3-Mar-2017
On Friday, March 3, we put some new RHESSI data accumulation software
online in the hessi atest directory. For the most part, the changes
should be transparent to almost every user.
The modifications include improvements that have been in development for
more than a year when we discovered that the livetime in extremely small
time bins (<512 binary microseconds) was not being reported
correctly. Fine time bins of that order are generally only necessary
for real spatial structure on the order of a few arcseconds. If you
were imaging sources far from the spin axis with Grid 1 this might have
affected your results.
Additionally, a problem with the detector electronics for data after Jan
2014 is dealt with in this release. This problem, which occurred at
the end of datagaps, was pushing a small fraction of events to energies up
to 100-150 keV higher than their actual energy. This effect was
getting worse with time. If you found higher energy emission than expected,
you should look again with this new software.
Details:
- Packet_bunches - we cannot expect to accumulate data requests
by analyzing a single set (bunch) of packets. The boundary management
was always a bit unreliable. Datagaps and livetime procedures mean
that you always have needed to look forward to complete any
accumulation. It's managed much more cleanly using a 2 second
overlap for every bunch as we've been using a 2 second extension for
many years. Working with that has made the packet-eventlist
software much cleaner. Also, there is a one-to-one relationship between
the eventlist elements and the data longwords in the packets until just
before the eventlist is returned to eventlist_strategy::process from the
return in ::process_hook. This enables clearly knowing the originating
packet of any event which greatly simplifies dealing with the time
overlaps.
- Livetime - There are a number of issues. Livetime isn't reported
in the datagaps. In the original telemetry schema that would have meant
nearly 100% livetime. The maximum time resolution for livetime reporting
is 512 binary microsec (busec). High resolution imaging may
require 256 busec or finer time bins. Livetime is only reported in 3
events following an interval or not at all so there has always been the
issue of interpolating/integrating the livetime at both short and long
time intervals (128 busec to thousands of seconds).
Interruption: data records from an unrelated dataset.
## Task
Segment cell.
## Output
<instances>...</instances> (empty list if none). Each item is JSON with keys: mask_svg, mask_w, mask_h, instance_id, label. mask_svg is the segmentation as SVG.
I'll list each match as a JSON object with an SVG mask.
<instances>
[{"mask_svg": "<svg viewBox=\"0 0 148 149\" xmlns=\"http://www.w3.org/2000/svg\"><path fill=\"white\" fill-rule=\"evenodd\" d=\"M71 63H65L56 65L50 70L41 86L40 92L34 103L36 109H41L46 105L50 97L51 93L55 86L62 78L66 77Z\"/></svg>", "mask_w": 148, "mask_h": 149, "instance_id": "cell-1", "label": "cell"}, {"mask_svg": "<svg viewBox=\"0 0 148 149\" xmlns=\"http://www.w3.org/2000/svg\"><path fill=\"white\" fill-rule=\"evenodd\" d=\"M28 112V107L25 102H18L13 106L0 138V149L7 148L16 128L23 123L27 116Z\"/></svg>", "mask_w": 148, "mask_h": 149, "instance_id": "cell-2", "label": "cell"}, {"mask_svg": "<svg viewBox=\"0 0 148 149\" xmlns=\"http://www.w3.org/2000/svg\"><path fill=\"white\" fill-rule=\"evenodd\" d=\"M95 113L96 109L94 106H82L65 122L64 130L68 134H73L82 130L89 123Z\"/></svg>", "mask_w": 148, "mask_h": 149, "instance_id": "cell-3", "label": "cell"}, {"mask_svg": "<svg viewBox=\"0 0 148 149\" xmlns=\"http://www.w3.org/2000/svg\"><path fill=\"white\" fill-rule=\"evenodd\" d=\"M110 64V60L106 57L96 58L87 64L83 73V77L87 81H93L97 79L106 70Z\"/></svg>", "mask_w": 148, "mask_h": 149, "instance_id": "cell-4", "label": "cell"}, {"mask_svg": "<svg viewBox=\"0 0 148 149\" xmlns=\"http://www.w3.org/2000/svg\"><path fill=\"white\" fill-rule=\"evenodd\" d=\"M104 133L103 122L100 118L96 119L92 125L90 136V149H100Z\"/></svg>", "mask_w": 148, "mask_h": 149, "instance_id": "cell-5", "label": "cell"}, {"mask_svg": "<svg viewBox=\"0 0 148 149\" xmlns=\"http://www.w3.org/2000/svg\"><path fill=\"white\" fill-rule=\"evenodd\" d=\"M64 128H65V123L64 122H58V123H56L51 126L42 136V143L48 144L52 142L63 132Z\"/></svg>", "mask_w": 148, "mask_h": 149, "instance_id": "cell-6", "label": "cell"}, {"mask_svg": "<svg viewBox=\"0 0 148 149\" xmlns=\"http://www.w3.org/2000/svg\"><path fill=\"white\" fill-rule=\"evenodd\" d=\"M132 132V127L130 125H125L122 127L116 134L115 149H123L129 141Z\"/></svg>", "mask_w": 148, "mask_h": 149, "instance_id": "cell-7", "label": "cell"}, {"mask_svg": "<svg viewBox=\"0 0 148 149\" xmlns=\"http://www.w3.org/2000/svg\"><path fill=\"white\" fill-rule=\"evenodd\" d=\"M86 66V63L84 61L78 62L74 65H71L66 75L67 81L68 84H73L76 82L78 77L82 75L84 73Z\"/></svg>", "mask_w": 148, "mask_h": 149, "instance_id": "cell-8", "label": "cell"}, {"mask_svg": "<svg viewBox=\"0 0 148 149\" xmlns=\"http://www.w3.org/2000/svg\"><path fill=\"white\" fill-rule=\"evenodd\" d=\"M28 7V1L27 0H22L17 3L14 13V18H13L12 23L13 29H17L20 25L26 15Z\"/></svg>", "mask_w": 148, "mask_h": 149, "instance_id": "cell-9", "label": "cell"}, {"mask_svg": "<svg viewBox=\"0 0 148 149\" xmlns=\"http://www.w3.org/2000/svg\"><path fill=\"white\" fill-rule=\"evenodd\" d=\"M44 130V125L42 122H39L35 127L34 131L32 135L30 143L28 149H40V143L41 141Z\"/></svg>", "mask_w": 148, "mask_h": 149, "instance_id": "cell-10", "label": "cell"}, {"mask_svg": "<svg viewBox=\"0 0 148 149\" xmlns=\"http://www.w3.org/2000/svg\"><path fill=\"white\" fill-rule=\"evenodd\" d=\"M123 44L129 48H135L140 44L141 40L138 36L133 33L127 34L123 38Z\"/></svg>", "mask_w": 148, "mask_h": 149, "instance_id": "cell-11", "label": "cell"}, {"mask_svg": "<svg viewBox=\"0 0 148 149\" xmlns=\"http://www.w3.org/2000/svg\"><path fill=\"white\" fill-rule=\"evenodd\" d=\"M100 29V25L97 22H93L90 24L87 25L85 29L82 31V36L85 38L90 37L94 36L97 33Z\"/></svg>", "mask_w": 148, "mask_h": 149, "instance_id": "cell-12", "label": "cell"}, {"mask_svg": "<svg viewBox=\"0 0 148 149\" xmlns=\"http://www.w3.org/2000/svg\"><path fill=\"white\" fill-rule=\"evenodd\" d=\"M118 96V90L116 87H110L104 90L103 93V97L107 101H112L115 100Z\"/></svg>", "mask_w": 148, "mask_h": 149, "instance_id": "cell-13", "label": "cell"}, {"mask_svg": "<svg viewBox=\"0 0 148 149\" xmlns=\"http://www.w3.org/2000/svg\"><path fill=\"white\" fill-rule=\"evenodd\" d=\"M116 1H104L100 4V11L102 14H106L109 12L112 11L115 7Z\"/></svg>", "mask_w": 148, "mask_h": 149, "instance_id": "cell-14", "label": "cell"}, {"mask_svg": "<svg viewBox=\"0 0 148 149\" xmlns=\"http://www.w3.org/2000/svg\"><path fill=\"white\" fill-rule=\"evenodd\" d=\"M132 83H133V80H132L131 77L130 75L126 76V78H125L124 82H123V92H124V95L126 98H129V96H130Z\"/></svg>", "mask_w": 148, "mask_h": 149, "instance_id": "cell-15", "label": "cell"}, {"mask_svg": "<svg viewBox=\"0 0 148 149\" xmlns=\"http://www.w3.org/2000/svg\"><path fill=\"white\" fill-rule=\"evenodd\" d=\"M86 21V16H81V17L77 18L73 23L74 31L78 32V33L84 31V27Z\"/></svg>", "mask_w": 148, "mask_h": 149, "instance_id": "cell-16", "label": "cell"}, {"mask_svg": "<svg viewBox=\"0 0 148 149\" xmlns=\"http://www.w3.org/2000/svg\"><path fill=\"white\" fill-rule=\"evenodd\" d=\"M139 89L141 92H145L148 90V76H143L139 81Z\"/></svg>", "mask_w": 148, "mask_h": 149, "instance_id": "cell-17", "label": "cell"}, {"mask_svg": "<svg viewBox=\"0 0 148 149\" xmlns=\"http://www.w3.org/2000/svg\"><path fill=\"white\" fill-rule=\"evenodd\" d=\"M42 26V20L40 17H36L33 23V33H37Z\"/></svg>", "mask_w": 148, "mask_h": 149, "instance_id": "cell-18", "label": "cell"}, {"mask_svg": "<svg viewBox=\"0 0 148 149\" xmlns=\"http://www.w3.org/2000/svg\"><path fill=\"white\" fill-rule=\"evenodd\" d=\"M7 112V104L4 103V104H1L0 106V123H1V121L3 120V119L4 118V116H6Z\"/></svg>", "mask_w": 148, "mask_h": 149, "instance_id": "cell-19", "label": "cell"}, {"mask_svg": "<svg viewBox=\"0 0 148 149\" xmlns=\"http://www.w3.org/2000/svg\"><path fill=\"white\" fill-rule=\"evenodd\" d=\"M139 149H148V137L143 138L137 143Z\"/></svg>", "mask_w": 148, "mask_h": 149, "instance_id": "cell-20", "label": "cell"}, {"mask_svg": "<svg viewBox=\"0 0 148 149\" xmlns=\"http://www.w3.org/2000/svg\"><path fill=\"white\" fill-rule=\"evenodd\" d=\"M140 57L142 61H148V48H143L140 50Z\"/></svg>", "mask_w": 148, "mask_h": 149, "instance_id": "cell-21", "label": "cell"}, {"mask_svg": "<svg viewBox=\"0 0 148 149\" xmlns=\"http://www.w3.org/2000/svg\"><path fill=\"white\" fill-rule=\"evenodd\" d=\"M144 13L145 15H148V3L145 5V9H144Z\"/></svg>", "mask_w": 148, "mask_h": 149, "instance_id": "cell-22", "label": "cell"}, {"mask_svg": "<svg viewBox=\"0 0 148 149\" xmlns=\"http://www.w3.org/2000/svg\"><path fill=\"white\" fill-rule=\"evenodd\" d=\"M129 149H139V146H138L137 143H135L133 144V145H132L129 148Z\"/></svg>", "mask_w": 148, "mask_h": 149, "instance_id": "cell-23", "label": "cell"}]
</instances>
The old software mapped the livetime poorly for time bins lt 512
busec. The new software is robust at all timescales although there
is still potential for modest improvement at sub-512 busec. Finally, the
datagaps have to be integrated with the reported livetime. In the new
software, the datagaps force the livetime during the gaps to be zero and
it's a value that tells the follow-on software that it is a gap value of
zero, different from a livetimecounter value of 0 which would mean 100%
livetime.
- Datagaps - The CSA reset method used in the first few years was
unreliable and so now datagaps are always detected by the absence of
events. This new software doesn't support the old CSA event method
at all. The gap detection size limit varies with the rate. There
are more possibilities for extending and prepending added time on the
gap intervals.
Over the last several years we have started to see anomalous higher
energy events at the end of datagaps while the baseline was restoring to
normal levels over 10s of milliseconds. Because of their
appearance in the time series we called this phenomenon "ramps." Now,
the post-gap ramps are detected and removed from the spectrogram data
(they're actually still in the eventlist as negative numbers and not
used). Also, event detection for datagaps goes to channels down to 0 keV
by default. Although there are no datagaps (maybe) in the rear segments
this code is used to detect detector off intervals as well (SAA for
example) and thus to control the livetime integration over large time
intervals better.
New (and existing) control parameters for datagaps:
dp_extend_sec - fltarr(18), seconds to extend
datagap for times after dp_extend_utlim for each detector segment
dp_extend_def - fltarr(18), seconds to extend
datagap for times before dp_extend_utlim for each segment
dp_extend_utlim - dblarr(18), time boundaries
for use of dp_extend_sec or dp_extend_def for each segment
dp_append_def - fltarr(18), same as
dp_extend_def. Only effective if > dp_extend_def (or ...sec
depending on time)
dp_prepend_def - fltarr(18), seconds to
prepend to datagap
dp_append_nvalid - fltarr(18), number of
additional valid events after a gap to extend gap by
dp_prepend_nvalid - fltarr(18), number of
additional valid events before a gap to extend gap by
New info parameter:
info_dp_extend - fltarr(2,18), seconds
that gap was extended before and after gap for 18 detector segments
(this does not include the nvalid additional extensions)
Notes:
So the time extension at the end of a
datagap will be the greater of dp_extend_def (or ...sec depending on
time) and dp_append_def.
dp_append_nvalid and dp_prepend_nvalid are applied after the time
extension.
Gap tests are now done on all segments so controls that were previously
fltarr(9) are now fltarr(18).
For rear segments, there are no short datagaps. The datagap code now
handles long periods when the detectors are off (didn't previously).